Building Relationships

We buy from people and brands that we like. We always have and we always will. A complication of this is our increasingly digital society. In many ways, it’s made us closer to one another than ever before and yet it’s made it easier to be impersonal as well.

Use your helpful content to provide those early building blocks in your relationships with your customers. Like Hawkeye Sewer, take advantage of small service calls to provide some lagniappe — or a little something extra to show that you care and that you’re here to help. You might find that it was that little extra something that helps close a longer tail sale down the road.

How does your content advance your relationships with your customers? It’s important not to squander these early moments as the best content is …

Timely

Relevancy matters in all forms of marketing. Guess when I care most about plumbing information? When I have a plumbing problem staring me down.

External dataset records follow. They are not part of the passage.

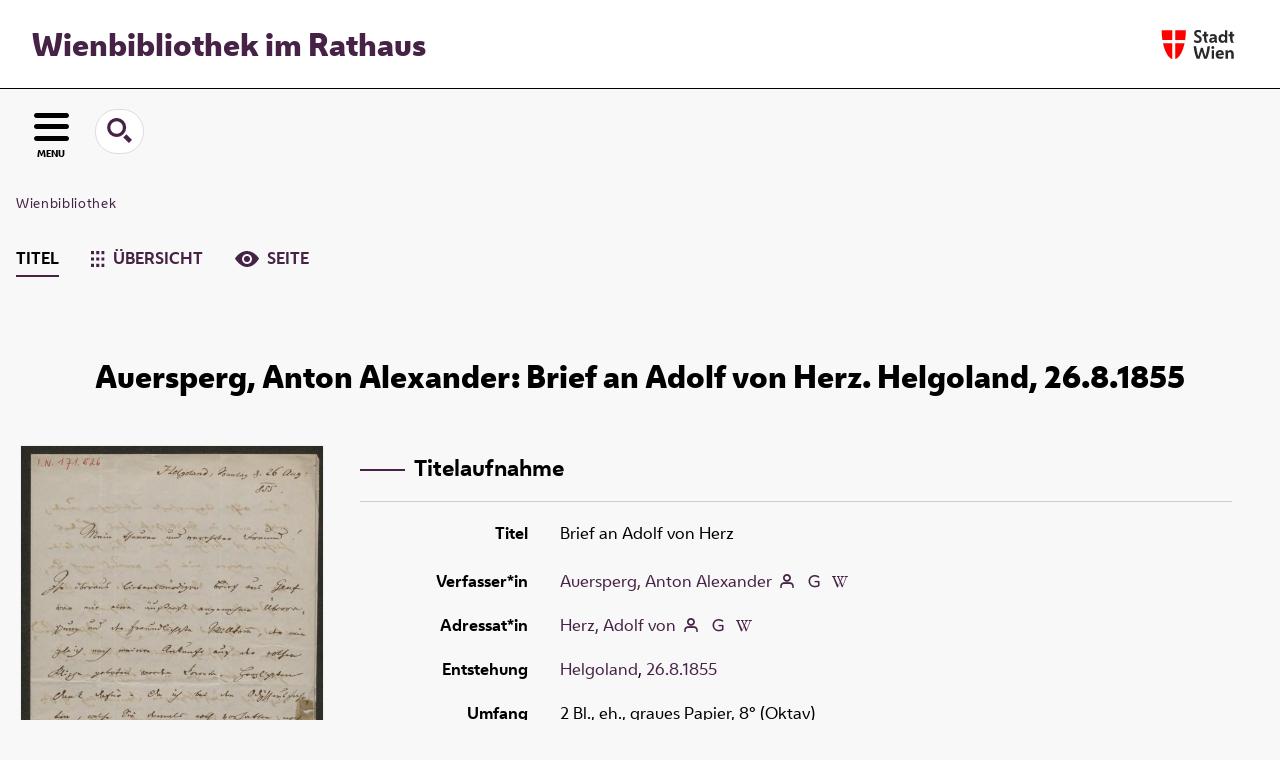

--- FILE ---
content_type: image/svg+xml
request_url: https://digital.wienbibliothek.at/domainimage/svg/search.svg
body_size: 134
content:
<svg fill="#462346" id="Layer_1" data-name="Layer 1" xmlns="http://www.w3.org/2000/svg" viewBox="0 0 19.92 19.93"><title>Artboard 11</title><path d="M15.39,12.93a9.37,9.37,0,0,1-2.55,2.47l4.56,4.53,2.52-2.5ZM7.64,2.59a5,5,0,1,0,5,5A5,5,0,0,0,7.64,2.59Zm0,12.6a7.6,7.6,0,1,1,7.65-7.6A7.63,7.63,0,0,1,7.64,15.19Z"/></svg>

--- FILE ---
content_type: image/svg+xml
request_url: https://digital.wienbibliothek.at/domainresource/static/graphics/tabicons/tiles.svg
body_size: 108
content:
<svg fill="#462346" id="Layer_1" data-name="Layer 1" xmlns="http://www.w3.org/2000/svg" viewBox="0 0 18 20"><title>Artboard 11</title><path d="M7,12h4V8H7Zm0,8h4V16H7ZM7,4h4V0H7ZM0,20H4V16H0Zm0-8H4V8H0ZM0,4H4V0H0Zm14,8h4V8H14ZM14,0V4h4V0Zm0,20h4V16H14Z"/></svg>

Take a moment to map out the issue your brand solves from your customers’ point of view. Which moments are most critical to them? How can you provide useful content to help them navigate these challenges?

The Bigger Picture

When it comes to marketing case studies, there’s often an underlying theme that bigger is better. Bigger budgets, bigger teams, bigger tools, bigger technology. Success seems attainable only by big brands. Marketing like Sewer Science helps bust that myth. Little brands can do big things.

And those things aren’t always digital either. It’s an oft heard expression from Abraham Maslow, but sometimes “if you only have a hammer, you tend to see every problem as a nail.” As social media and digital marketers, it’s our responsibility to ground all of the content we create with a business objective packaged in a format that is most useful to the customer. Sometimes that’s a mobile app and sometimes that’s an old-school trifold brochure. Regardless, they are delivered in a way that is most meaningful to your audience.

When it comes to the content you create, take a page from Sewer Science and be helpful and relevant and you’ll be on your way to building value and relationships both online and off.